▸ To be done
Copy out all of the data below word for word, leaving out any pictures.

>> begin Dataset records

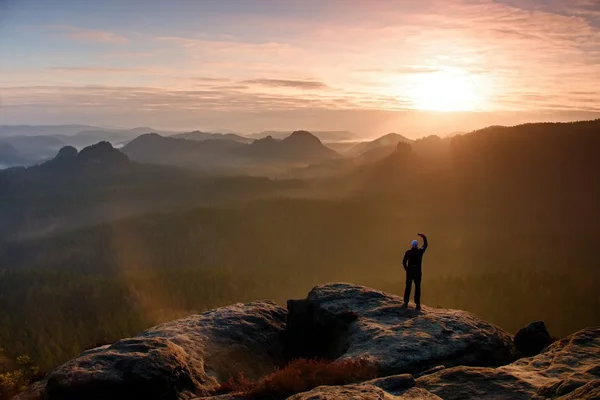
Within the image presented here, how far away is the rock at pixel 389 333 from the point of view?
24298 millimetres

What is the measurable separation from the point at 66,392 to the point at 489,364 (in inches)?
878

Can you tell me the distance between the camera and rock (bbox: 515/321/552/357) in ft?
95.3

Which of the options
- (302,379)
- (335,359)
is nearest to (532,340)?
(335,359)

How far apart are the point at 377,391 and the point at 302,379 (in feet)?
12.5

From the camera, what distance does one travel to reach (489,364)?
25.5 m

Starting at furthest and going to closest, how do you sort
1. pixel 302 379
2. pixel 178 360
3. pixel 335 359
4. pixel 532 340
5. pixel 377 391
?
pixel 532 340
pixel 335 359
pixel 178 360
pixel 302 379
pixel 377 391

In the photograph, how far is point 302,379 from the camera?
19.9 metres

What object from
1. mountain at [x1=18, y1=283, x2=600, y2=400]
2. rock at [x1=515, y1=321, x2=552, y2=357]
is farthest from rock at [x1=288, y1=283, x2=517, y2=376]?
rock at [x1=515, y1=321, x2=552, y2=357]

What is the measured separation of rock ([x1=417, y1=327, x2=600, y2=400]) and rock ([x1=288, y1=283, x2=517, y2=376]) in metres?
2.92

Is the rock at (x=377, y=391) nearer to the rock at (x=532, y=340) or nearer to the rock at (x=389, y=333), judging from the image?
the rock at (x=389, y=333)

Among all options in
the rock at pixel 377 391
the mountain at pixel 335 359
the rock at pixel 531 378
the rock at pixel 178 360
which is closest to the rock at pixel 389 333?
the mountain at pixel 335 359

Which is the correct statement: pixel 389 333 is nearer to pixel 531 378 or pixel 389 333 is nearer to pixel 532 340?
pixel 531 378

>> end Dataset records

▸ Exercise result
Within the image presented here, how far away is the rock at pixel 389 333 from the point of view?
24298 millimetres

What is the measurable separation from the point at 66,392 to the point at 489,364 (in inches)?
878

Can you tell me the distance between the camera and rock (bbox: 515/321/552/357) in ft?
95.3

Which of the options
- (302,379)
- (335,359)
is nearest to (532,340)?
(335,359)

How far apart are the point at 377,391 and the point at 302,379 (in feet)?
12.5

From the camera, what distance does one travel to reach (489,364)?
25.5 m

Starting at furthest and going to closest, how do you sort
1. pixel 302 379
2. pixel 178 360
3. pixel 335 359
4. pixel 532 340
5. pixel 377 391
?
pixel 532 340
pixel 335 359
pixel 178 360
pixel 302 379
pixel 377 391

In the photograph, how far is point 302,379 from the camera?
19.9 metres

What object from
1. mountain at [x1=18, y1=283, x2=600, y2=400]
2. rock at [x1=515, y1=321, x2=552, y2=357]
is farthest from rock at [x1=288, y1=283, x2=517, y2=376]?
rock at [x1=515, y1=321, x2=552, y2=357]

What is the measured separation of rock ([x1=417, y1=327, x2=600, y2=400]) and rock ([x1=288, y1=283, x2=517, y2=376]) in metres?
2.92

Is the rock at (x=377, y=391) nearer to the rock at (x=532, y=340) or nearer to the rock at (x=389, y=333), judging from the image?
the rock at (x=389, y=333)

Among all options in
the rock at pixel 377 391
the mountain at pixel 335 359
the rock at pixel 531 378
the rock at pixel 178 360
which is closest to the rock at pixel 389 333?
the mountain at pixel 335 359

Which is the correct statement: pixel 389 333 is nearer to pixel 531 378 or pixel 389 333 is nearer to pixel 532 340?
pixel 531 378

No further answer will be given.